D’autant que, plus l’organisme consomme du sucre, plus sa sensibilité à la dopamine augmente. «C’est un cercle vicieux assez pervers», reconnaît le diabétologue. Rien que la vue d’un aliment sucré, sans même le toucher, provoque déjà une série d’agitations dans le cerveau, par anticipation du circuit de récompense.
Sucre: un comportement inné
Se pose alors une question: pourquoi le corps remercie-t-il d’ingérer un aliment dont il connaît paradoxalement les méfaits? «Les dommages d’une consommation excessive de sucre ont été acquis par notre savoir, précise Nicolas Guggenbühl, diététicien-nutritionniste et professeur à la haute école Léonard de Vinci, à Bruxelles. Or, notre organisme, lui, fonctionne toujours selon des comportements innés.»
La physiologie humaine a en effet été façonnée à l’âge de pierre, dans un environnement plutôt hostile. «A cette époque, l’être humain cherchait avant tout à survivre et à faire face au manque, contextualise l’expert chez Karott, spécialiste de la communication santé, nutrition et alimentation. Notre organisme a donc développé une avidité effrénée pour tout ce qui est pour lui un signe distinctif de survie.» Et pour les calories, sources d’énergie indispensables à son bon fonctionnement. Les éléments sucrés étant les premiers aliments comestibles dans la nature, l’homme s’y est prioritairement intéressé. Résultat: l’ingestion de cette énergie sucrée a été durablement intégrée comme un signal positif pour l’organisme.
Grâce au circuit de récompense qu’il active, le sucre s’apparente à une source instantanée (et bon marché) de réconfort. Un petit plaisir parfois ancré dans les habitudes, octroyé à la fin d’un repas ou à la pause-café de 11 heures. «Certains disent: « Moi, je suis sucré », note Régis Radermecker. Mais cette inclination prononcée pour le sucre n’a rien de naturel. Elle est simplement le résultat d’une accoutumance des papilles à ce goût plaisant, souvent à certains moments clés de la journée.» Cet ancrage dans la routine alimentaire quotidienne renforce la dépendance au sucre et rend sa suppression (même temporaire) extrêmement difficile.
Un mal-être croissant
A l’instar d’autres drogues, les périodes d’abstinence peuvent entraîner des effets secondaires et être particulièrement complexes à endurer pour l’organisme. «Entre le deuxième et le dixième jour de sevrage, des maux de tête ou de la fatigue peuvent se manifester, tout comme de l’irritabilité et une baisse d’énergie», précise Marie de Giey, nutritionniste et fondatrice de la plateforme de conseils My Okinawa. Des symptômes transitoires, mais décourageants.

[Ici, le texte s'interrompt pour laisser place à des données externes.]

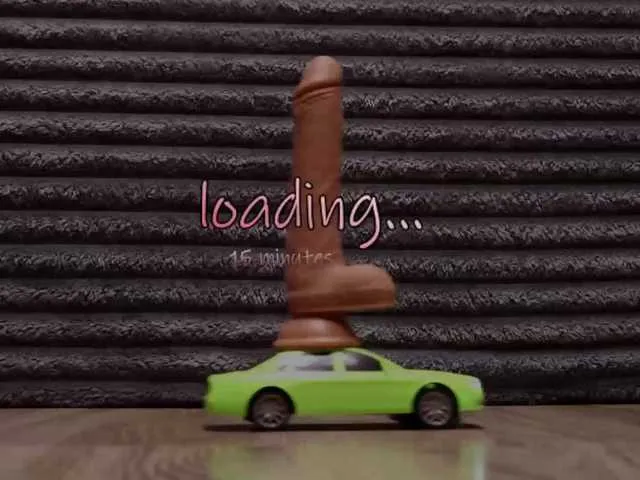 Live sex webcam photo for -AngelDevil- #276597852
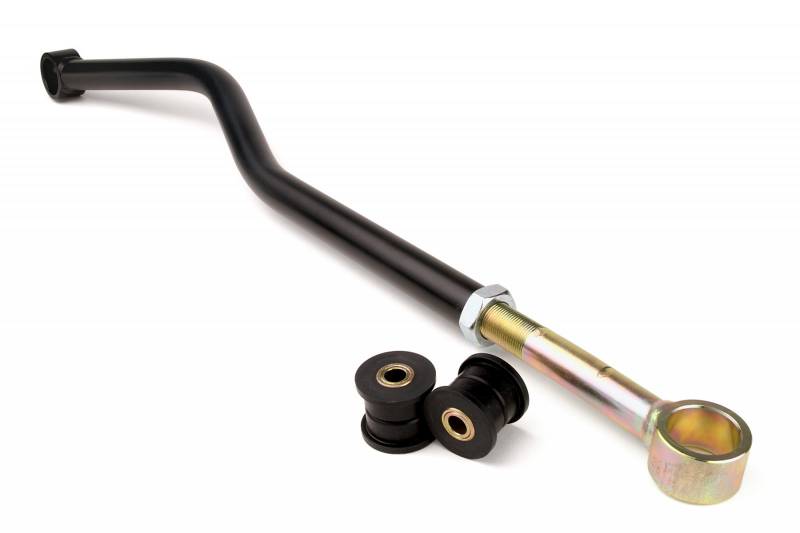 JKSOGS155 product image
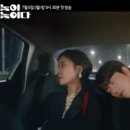 현주의료재단 이미지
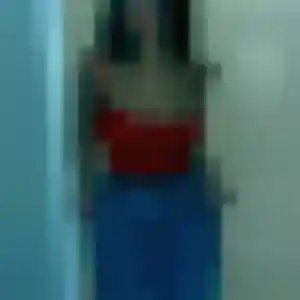 Sexy Nina, 45 ans à Morgny - la contacter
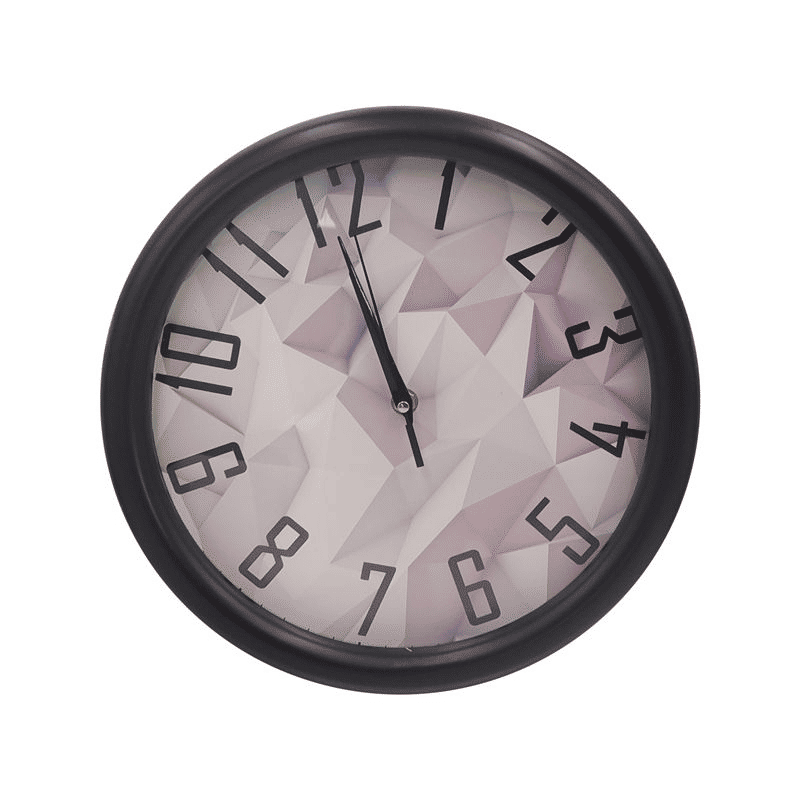 https://img.kilimall.com/c/obs/seller/6837/goods_image/250818032329_6dde8d47c26db39ec7c7700b468d40c5.jpg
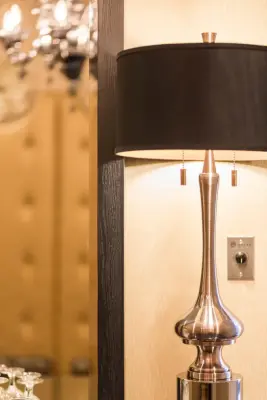 FW Interiors Design - Custom Cabinets & Cabinetry in Wappingers Falls, NY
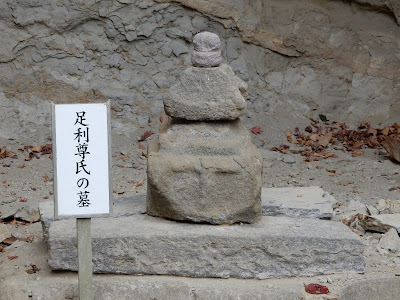 ���������̕�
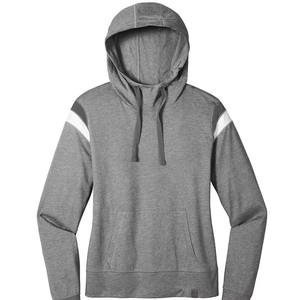 Hoodies pour femmes, fournisseurs vérifiés, mode streetwear, hoodies pour femmes personnalisés, broderie personnalisée, hoodies pour femmes surdimensionnés - Product Image 2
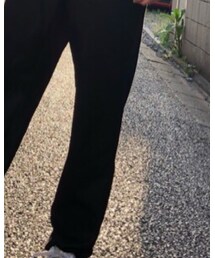 SEVENDAYS=SUNDAY | その他パンツ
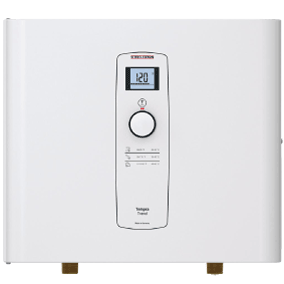 Stiebel Eltron Tempra 12 Trend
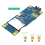 Mini PCI-E to USB Adapter with SIM Card Slot for WWAN/LTE Module 5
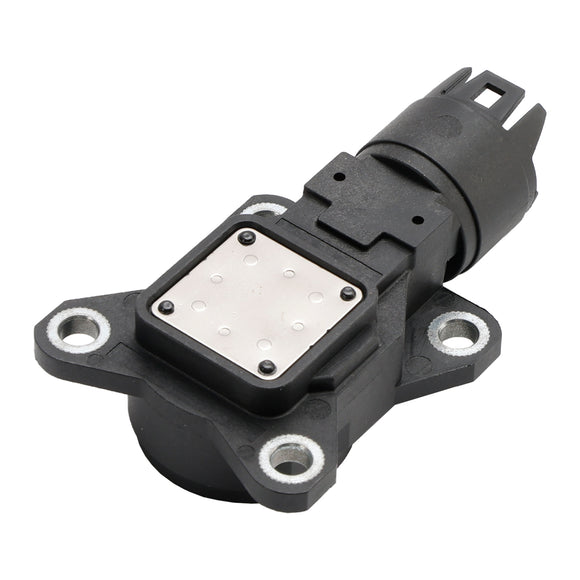BMW 545i 550i 645Ci 650i 745i 760i 760Li Eccentric Shaft Sensor 11377527017 Generic
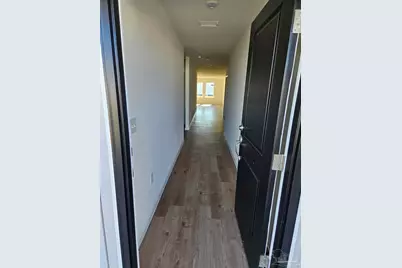 7757 Moonrise Way, Milton, FL 32583 - Photo 9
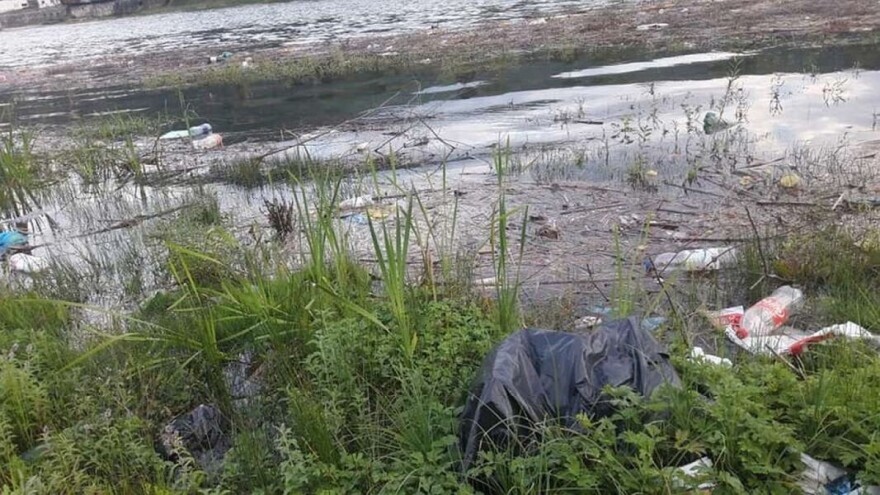 Obezbjeđena sredstva za zbrinjavanje više od 400 tona otpada iz tri kantona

Au-delà des habitudes, l’envie de sucre peut également être déclenchée en réponse à un événement négatif soudain. «Dans des situations de stress, de tristesse ou d’émotions extrêmement négatives, l’organisme va se sentir menacé et enclencher des mécanismes de survie», rappelle Nicolas Guggenbühl. Et par conséquent, à nouveau, se diriger naturellement vers des aliments caloriques et énergétiques, comme les sucres raffinés ou les graisses saturées. Si ce besoin de «manger ses émotions» est courant, il peut, selon sa gravité, s’apparenter à un véritable trouble du comportement alimentaire (TCA).
Ce recours émotionnel au sucre serait aujourd’hui «en plein boom». En cause: la dégradation progressive de la santé mentale de la population. «Face au mal-être généralisé qui prévaut au sein de notre société, l’appel réconfortant du sucre se manifeste de plus en plus, confirme Régis Radermecker. Car le moyen le plus rapide et économique de lutter contre l’isolement et la tristesse, c’est de se tourner vers ce genre d’aliments.» D’ailleurs, la hausse des troubles dépressifs et des burnouts, principalement chez les jeunes, est de «mauvais augure» pour l’avenir, s’inquiète Nicolas Guggenbühl: «Plus on vivra dans un monde anxiogène, plus on observera ce type de phénomène, qui constitue une menace sérieuse pour la santé publique.»